The putative mechanisms of action of probiotics in cognitive function, as suggested by Lv and collaborators [48], are related to neuroinflammation. In this regard, the decline in cognitive function associated with aging is related to changes in brain immunoregulation, including decreases in IL-4 [49]. Several studies suggest a decrease in the diversity of microbiota with cognition and inflammatory markers [50], in which changes in the intestinal metagenome appear to be associated with cognitive function and brain iron deposition [51]. In this context, factors associated with aging, such as oxidative stress and inflammation, are related to the intestinal microbiota [52], which influences the different sequences of cognitive impairment [53], and probiotic treatment could reverse this cognitive impairment via cytokine systems.

Interestingly, elevations of proinflammatory chemokines/cytokines could negatively impact symptoms of FMS. Proinflammatory cytokines have been shown to have an important modulatory role in pain transmission and perception. It is not surprising that high levels of them have been found, specifically of interleukins 1, 2, 6 and 8, in patients with FMS [54]. Therefore, probiotic administration could be an effective approach to treat cognitive deficits in FMS, as can be seen in our results. In other words, a multispecies probiotic treatment can improve some cognitive functions in FMS patients, such as impulse control, sustained attention and the ability to maintain attentional control in a context of change. The clinical relevance of microbiota modulation in FMS patients should be considered as an adjuvant treatment.
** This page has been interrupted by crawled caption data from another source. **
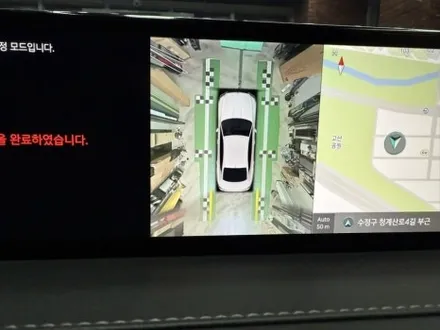 G80 RG3 순정 서라운드뷰 어라운드뷰 (SVM) / 성남시 수정구 고등동
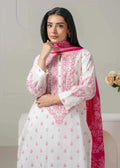 NOOR BAANO 3PCS royal lifestyle collections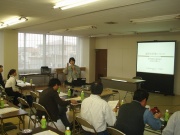 『堆肥の利用について』　講師：松浦　理江　先生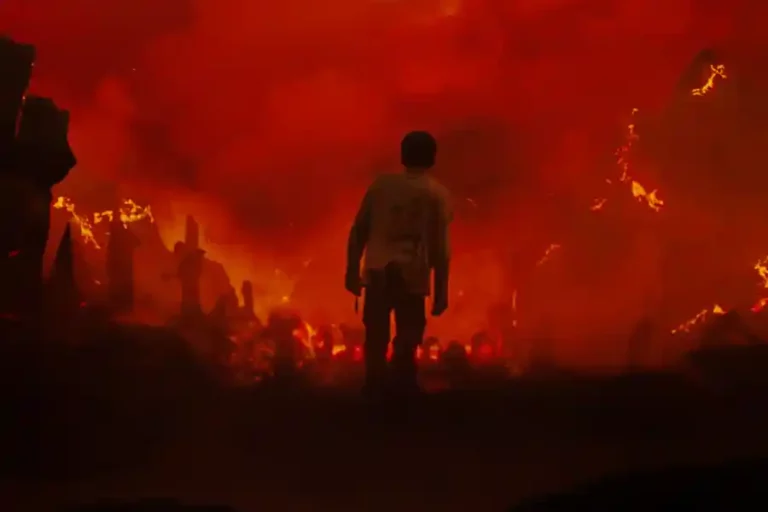 Film Horor dan Identitas Agama Serta Budaya, Ini Penjelasan Pakar dari Komunikasi Tangkapan layar adegan dalam Official Trailer Siksa Neraka (2024) (sumber: Youtube Cinema 21)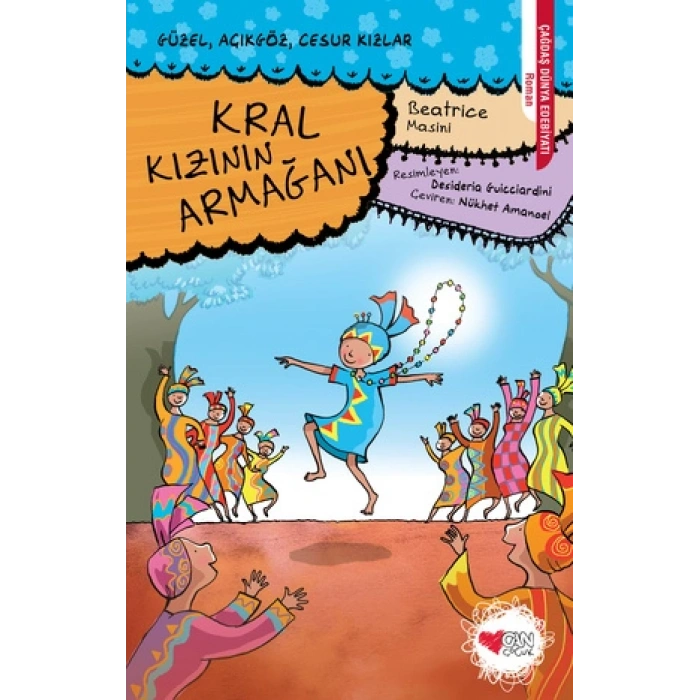 Kral Kızının Armağanı
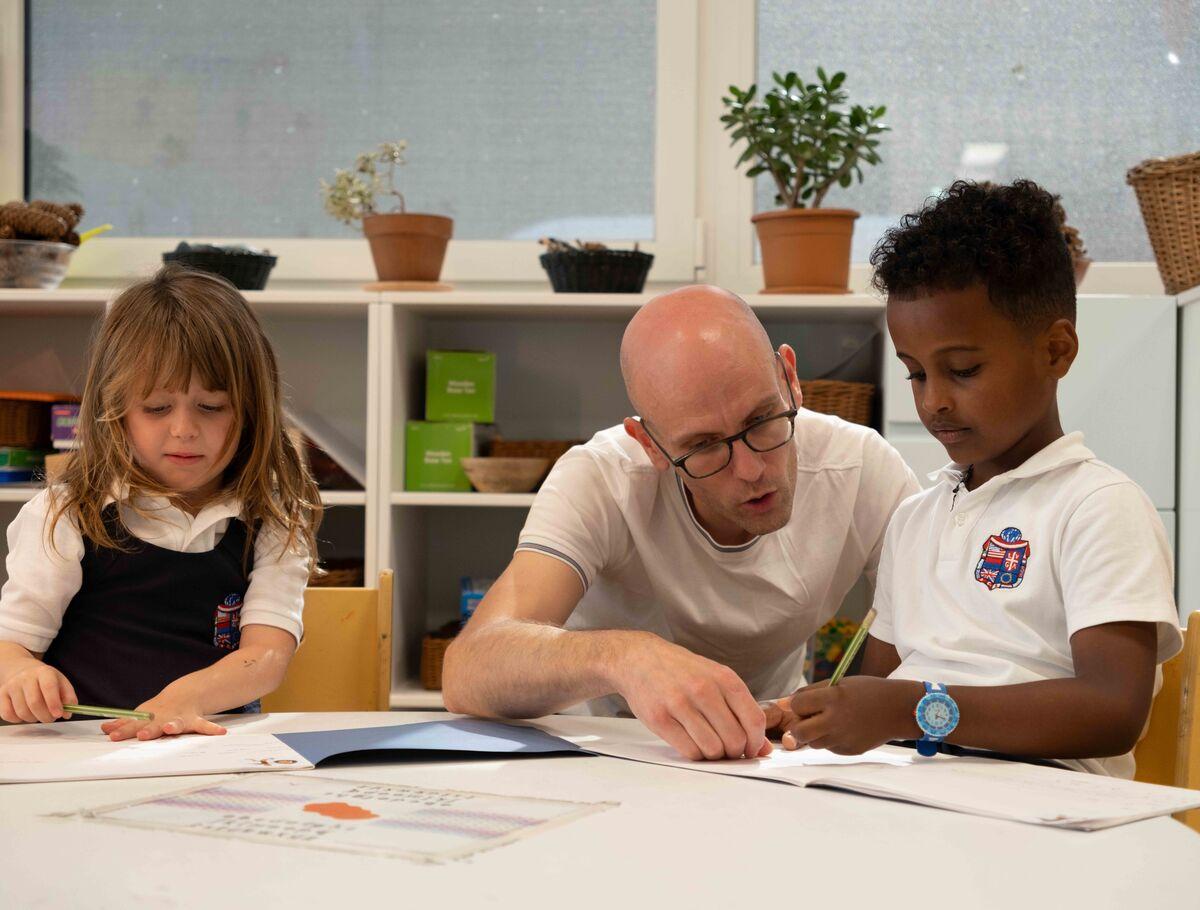 International School of Ticino SA — Boarding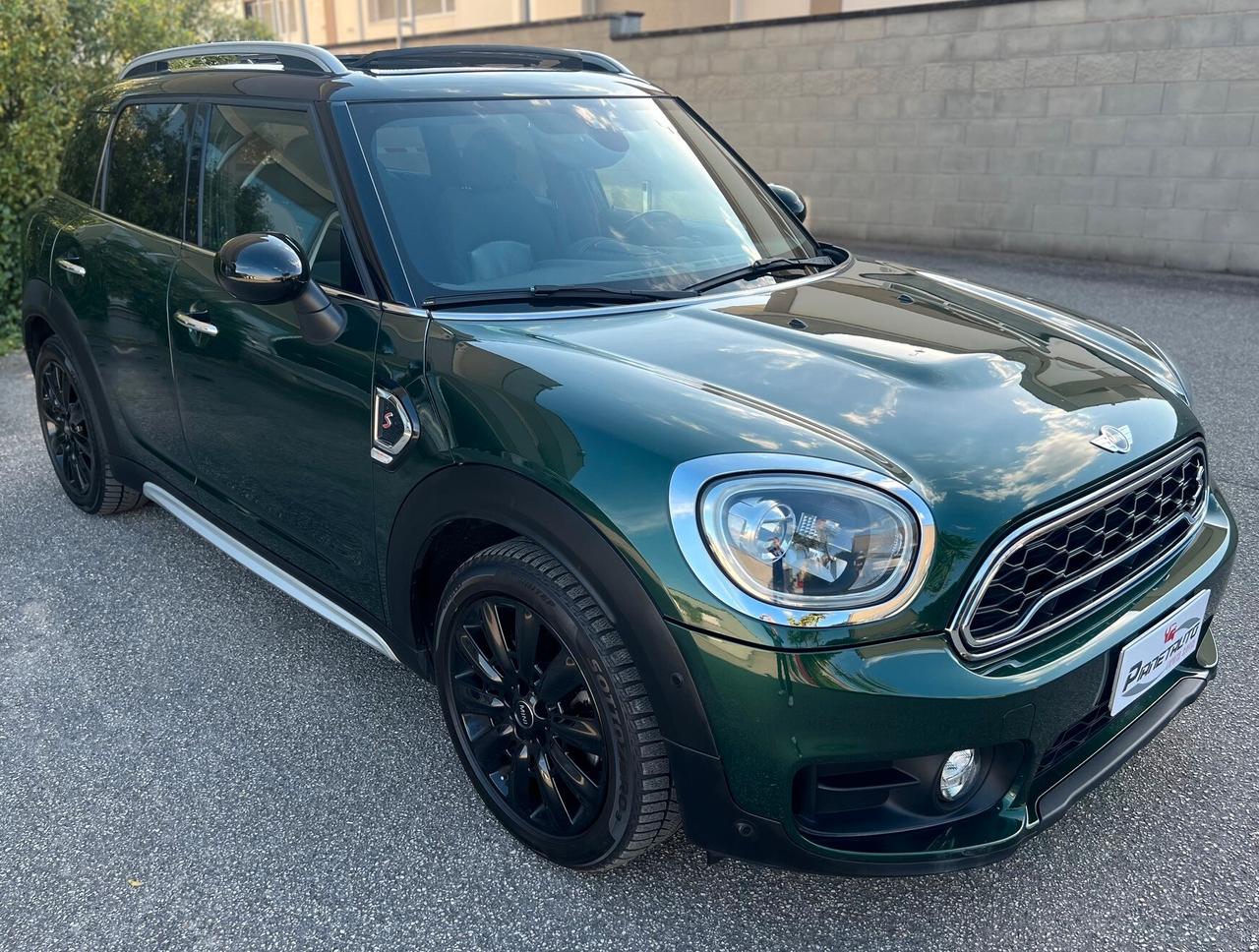 Mini Cooper SD Countryman Cooper SD Hype AUTOM TETTO/PELLE/LED/18; PERF.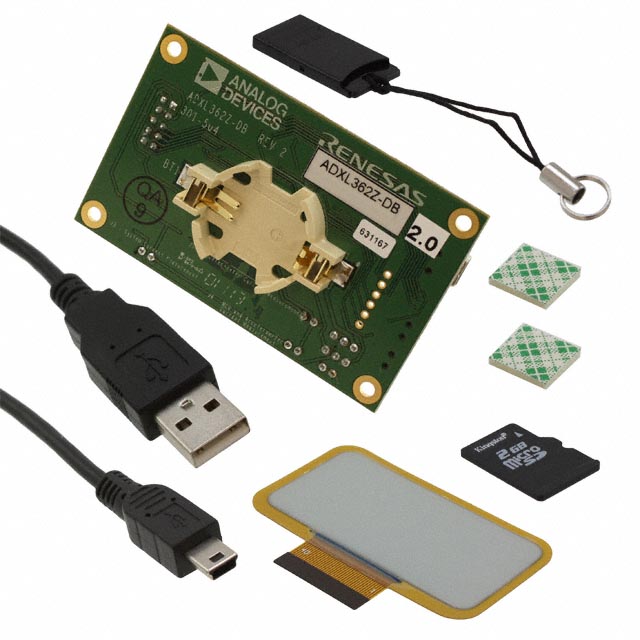 product Photo EVAL-ADXL362Z-DB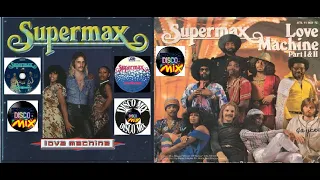 Supermax - Lovemachine (Disco Mix Extended Super Version 70's) VP Dj Duck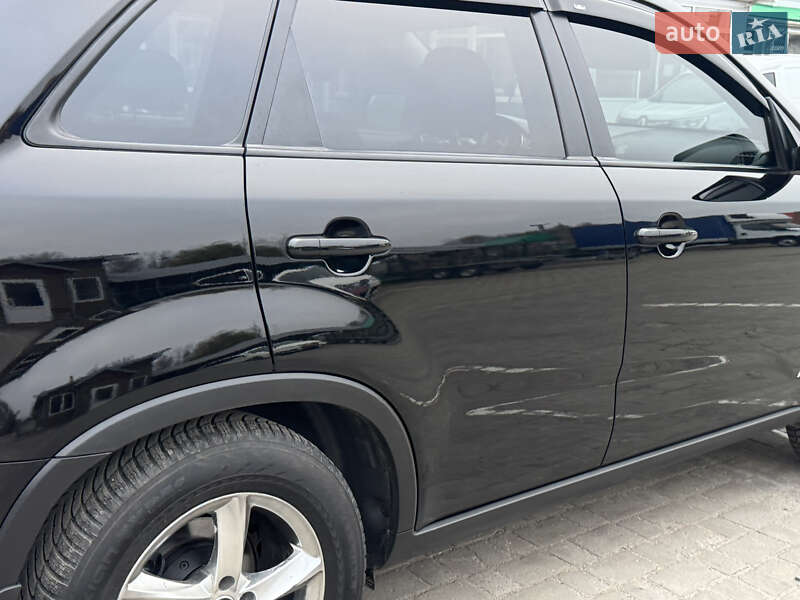 Внедорожник / Кроссовер Kia Sorento 2011 в Ковеле фото 31 Внедорожник / Кроссовер Kia Sorento 2011 в Ковеле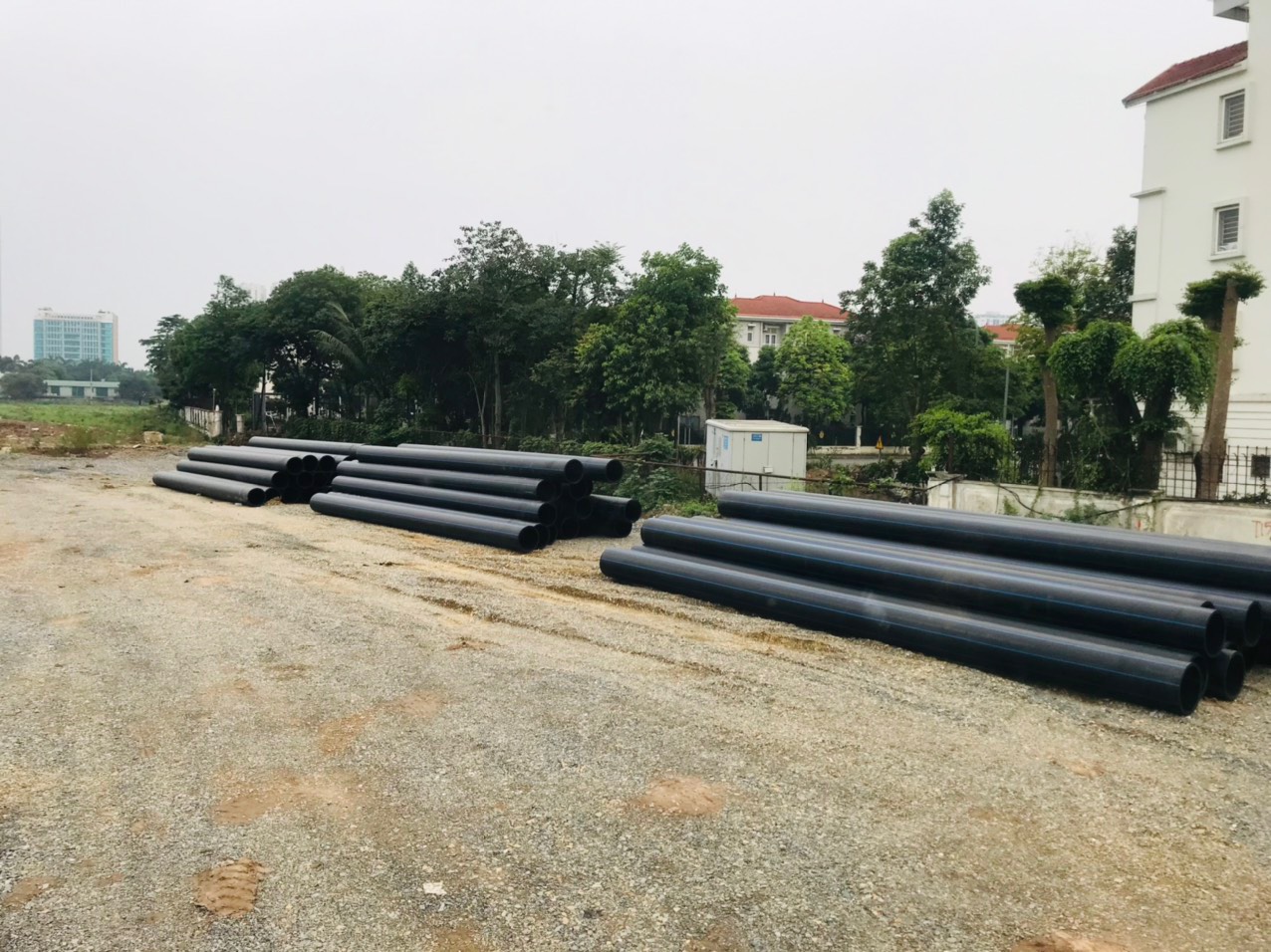 Giá ống nhựa HDPE tại Hải Phòng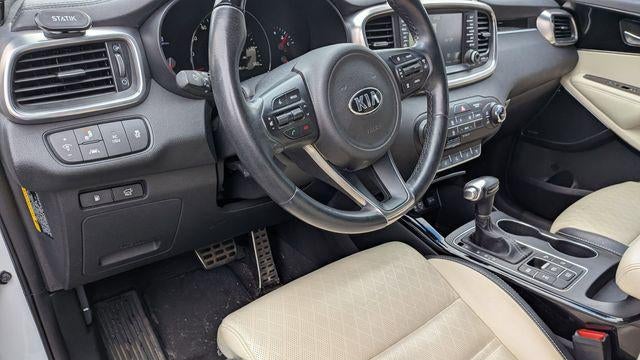 2017 Kia Sorento SX Limited V6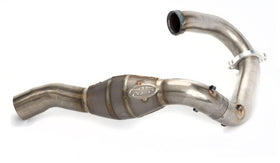 END OF LINE MegaBomb Exhaust Header 14-17 Honda CRF 250 R - FMF 041520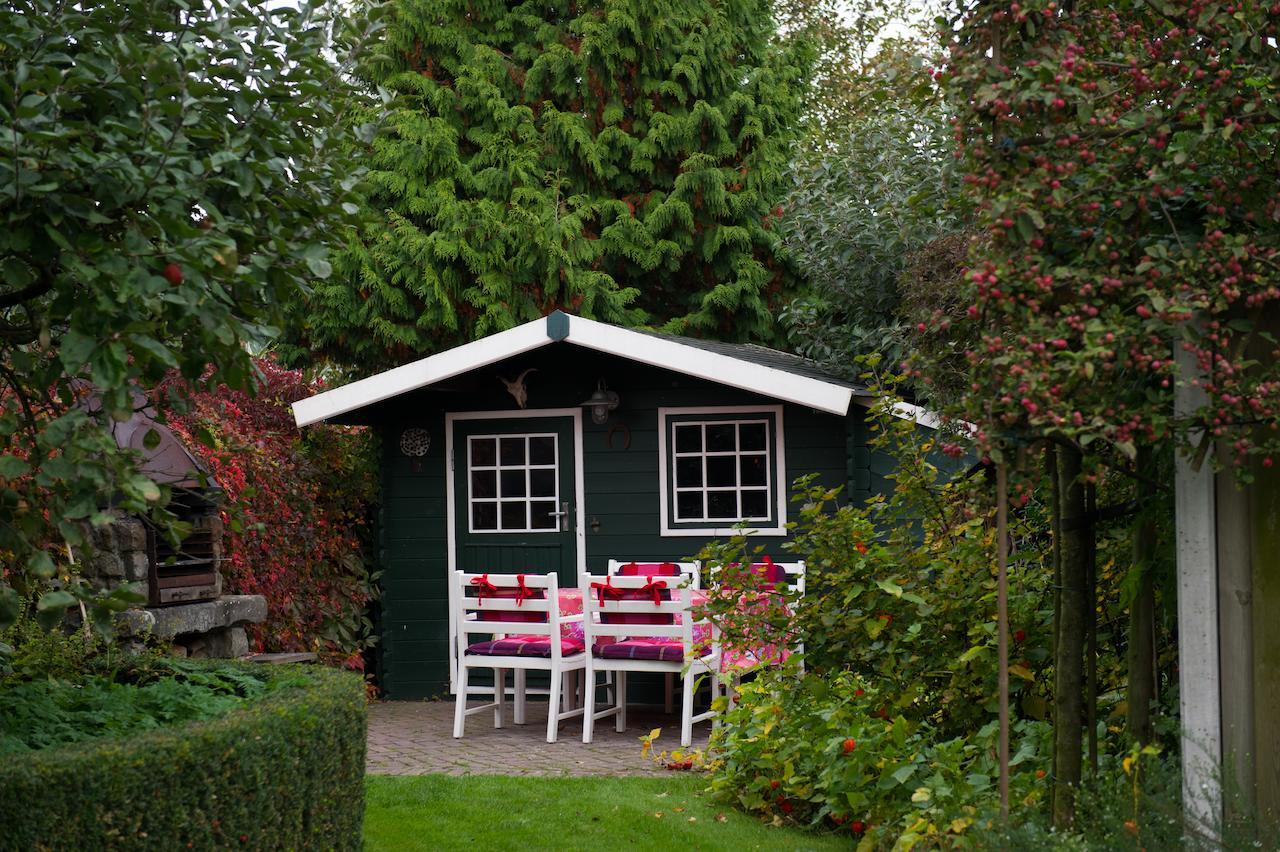 B&B Aan De Burgt Boekel Екстериор снимка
However, these results must be taken with caution, given that this study had several limitations. First of all, we had a limited number of subjects, since this was a pilot randomized controlled trial. Secondly, the nutritional habits of the participants should have been registered because they could influence or interfere with the results—for example, the effect of the consumption of other fermented foods. Finally, measuring the gut microbiota would have given us more information about probiotic modulation. In this manner, future studies should be designed with a large sample size while keeping these limitations in mind.

5. Conclusions

Treatment of FMS patients with a multispecies probiotic for 8 weeks resulted in a tendency towards fewer errors in attention to relevant stimuli, particularly in a task that required inhibitory control at the motor level. However, this treatment had no effect on memory, specifically on working memory. These findings, along with those of our previous research on impulsivity, point to the importance of using probiotics as a therapeutic option in FMS. Nonetheless, more research is needed given the potential role of probiotics in FMS, especially since dysbiosis has been reported in FMS patients. In future studies, authors should consider exploring the effect of a specific probiotic strain on the treatment of cognitive impairment.